+++ Extract provided

Would you buy an electric vehicle POLL

would you buy an electric vehicle

  • Yes

  • No


Results are only viewable after voting.

grainboy

Member
Location
Bedfordshire
our ev is proving very cheap so far £100- £150 per week fuel bill gone, no road tax, no emmision zone charges - no significant service bills (there is nothing to service) and it’s depreciating a lot slower than the ICE it replaced did

then the tax savings and mind blowing performance ………

absolute no brainer now (capital cost aside). i would not even consider a ICE car now for daily / family use
Nothing to service, ?
Brakes, steering, etc
Or do you just live dangerously
 

john 650

Member
Livestock Farmer
Nothing to service, ?
Brakes, steering, etc
Or do you just live dangerously
after 21k miles, the main dealer report on my brakes was that the pads were 21% worn.
It's due tyres this week- I've not had tyres last this long before (out side of M/T tyres)
Steering, suspension etc all checked, and software updated, but there's nothing else to do. Pollen filter and that's it.
 
Nothing to service, ?
Brakes, steering, etc
Or do you just live dangerously
with regenerative braking it is possible to drive an electric car with out using the brakes
and for most drivers most of the deceleration will not need the brakes

electric motors run for thousands of hours with no maintainance

tyres will be the main wearing item on an electric car
 

Tubbylew

Member
Location
Herefordshire
Why is it a problem?

Lease it. It's more tax efficient in most cases, takes away a need for capital, fixes your costs, and lets the lease companies worry about the residuals. They're paid to do exactly that, and their business relies on them doing it accurately. They don't seem worried....
Leasing is ok if can afford the £400 or £500 monthly on top of all the other bills, owning any sort of car is fast becoming a preserve of the wealthy, trouble is in rural areas the world over your knackerd if you can't drive. Most I've spent on a truck is £6500 at 8 yrs old, it lasted another 10 yrs before haveing £3500 spent on it 4 yrs ago, and it's unlikley to be changed in the next 10 yrs, by which time we'll all be swimming to work.
 

BenM

Member
I have had an ID3 for a year now. Great for local trips but you need to plan a long trip with a FAST charger along the way. Its not perfect but it makes me feel better.
 

john 650

Member
Livestock Farmer
Leasing is ok if can afford the £400 or £500 monthly on top of all the other bills, owning any sort of car is fast becoming a preserve of the wealthy, trouble is in rural areas the world over your knackerd if you can't drive. Most I've spent on a truck is £6500 at 8 yrs old, it lasted another 10 yrs before haveing £3500 spent on it 4 yrs ago, and it's unlikley to be changed in the next 10 yrs, by which time we'll all be swimming to work.
I get where you're coming from, and agree- and I own my pick up, which does 5-10K miles a year. The lease car with me is doing 40K+ miles a year- not many cars would last the 10 years your pick up has, or the 6 years my LR has for that matter, doing that sort of miles.

++++++

Problems to solve:
(a) Rewrite the forum thread on electric vehicles from "electric motors run" down to "it a problem?", replacing "electric motors" with "electric drivetrains".
(b) List the usernames of all the members who post in the forum thread on electric vehicles, each only once.

+++ Entries shown

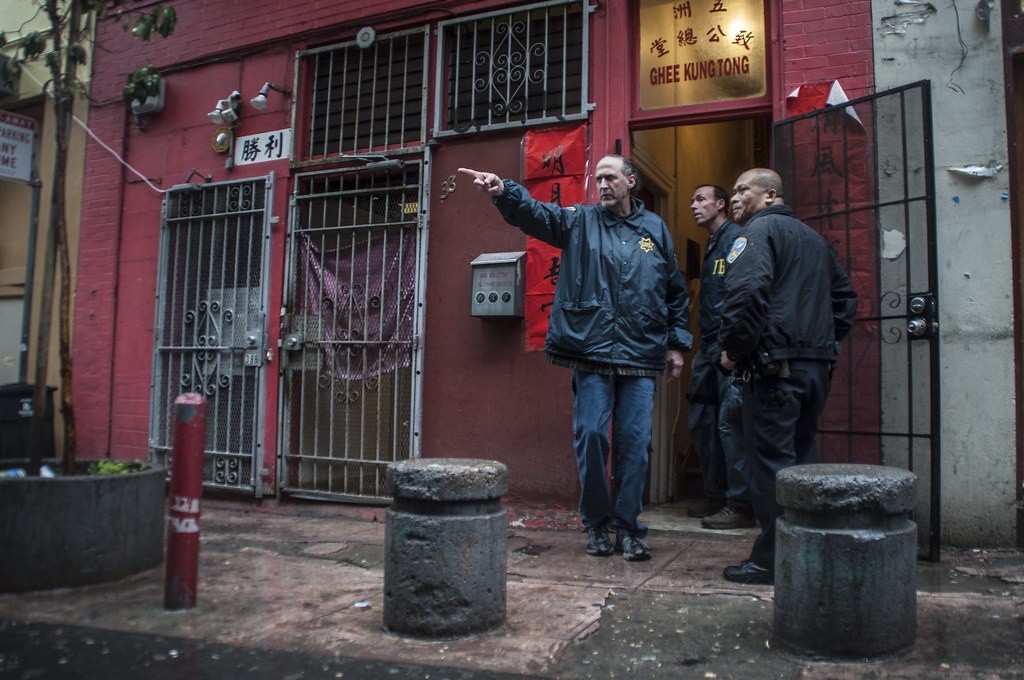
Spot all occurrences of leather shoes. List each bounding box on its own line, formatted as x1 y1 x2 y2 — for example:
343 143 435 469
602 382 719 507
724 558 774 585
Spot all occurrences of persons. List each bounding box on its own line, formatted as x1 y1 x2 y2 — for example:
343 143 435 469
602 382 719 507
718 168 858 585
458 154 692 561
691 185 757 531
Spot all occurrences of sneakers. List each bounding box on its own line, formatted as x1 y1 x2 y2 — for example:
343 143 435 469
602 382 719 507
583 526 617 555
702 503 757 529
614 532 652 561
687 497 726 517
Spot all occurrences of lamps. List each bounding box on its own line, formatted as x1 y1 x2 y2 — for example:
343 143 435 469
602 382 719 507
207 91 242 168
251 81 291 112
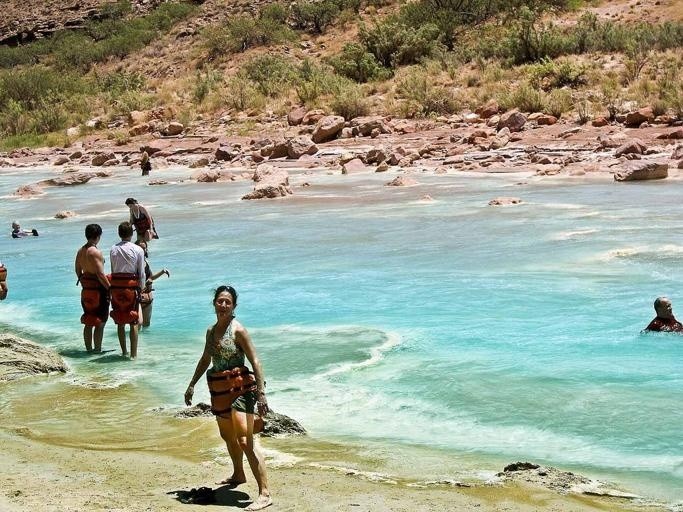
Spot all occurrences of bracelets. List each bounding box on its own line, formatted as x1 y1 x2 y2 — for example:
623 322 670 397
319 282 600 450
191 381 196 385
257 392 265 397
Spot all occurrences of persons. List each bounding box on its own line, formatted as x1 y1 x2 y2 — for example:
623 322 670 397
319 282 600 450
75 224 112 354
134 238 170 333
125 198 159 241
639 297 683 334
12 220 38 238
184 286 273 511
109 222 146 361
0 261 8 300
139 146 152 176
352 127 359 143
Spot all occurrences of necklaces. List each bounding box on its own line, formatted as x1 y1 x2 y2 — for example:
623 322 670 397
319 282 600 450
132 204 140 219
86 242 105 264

++++++
+++ Entries shown

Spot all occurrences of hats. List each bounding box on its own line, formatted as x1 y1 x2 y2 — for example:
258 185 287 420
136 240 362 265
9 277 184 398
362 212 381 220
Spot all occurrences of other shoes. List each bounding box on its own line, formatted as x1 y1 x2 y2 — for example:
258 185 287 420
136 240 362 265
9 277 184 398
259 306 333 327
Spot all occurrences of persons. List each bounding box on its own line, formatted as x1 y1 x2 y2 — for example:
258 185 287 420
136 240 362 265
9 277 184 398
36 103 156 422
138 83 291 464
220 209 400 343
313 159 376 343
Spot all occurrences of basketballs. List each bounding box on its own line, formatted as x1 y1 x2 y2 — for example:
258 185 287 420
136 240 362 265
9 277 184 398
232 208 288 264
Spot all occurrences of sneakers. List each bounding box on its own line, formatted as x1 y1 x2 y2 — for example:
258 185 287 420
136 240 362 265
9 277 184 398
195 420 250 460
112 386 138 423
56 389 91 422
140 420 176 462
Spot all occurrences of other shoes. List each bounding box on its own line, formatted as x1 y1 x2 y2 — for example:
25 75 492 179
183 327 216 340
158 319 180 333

++++++
+++ Entries shown

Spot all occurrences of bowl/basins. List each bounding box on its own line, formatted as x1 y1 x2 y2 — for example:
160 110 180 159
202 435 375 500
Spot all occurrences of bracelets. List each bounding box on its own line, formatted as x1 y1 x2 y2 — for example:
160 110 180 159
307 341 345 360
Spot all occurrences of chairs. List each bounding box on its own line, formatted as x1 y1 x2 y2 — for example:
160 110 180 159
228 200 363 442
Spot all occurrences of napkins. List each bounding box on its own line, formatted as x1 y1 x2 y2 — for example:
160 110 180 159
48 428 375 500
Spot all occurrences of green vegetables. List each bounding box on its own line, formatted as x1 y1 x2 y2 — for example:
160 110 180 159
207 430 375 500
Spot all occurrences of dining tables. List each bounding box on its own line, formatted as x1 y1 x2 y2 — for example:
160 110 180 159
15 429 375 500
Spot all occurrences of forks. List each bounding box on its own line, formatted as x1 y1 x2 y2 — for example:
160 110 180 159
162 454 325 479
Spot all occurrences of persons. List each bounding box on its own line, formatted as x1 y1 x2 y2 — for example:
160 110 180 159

++++++

Results:
(a)
electric drivetrains run for thousands of hours with no maintainance

tyres will be the main wearing item on an electric car
 

Tubbylew

Member
Location
Herefordshire
Why is it a problem?

(b)
grainboy
john 650
Tubbylew
BenM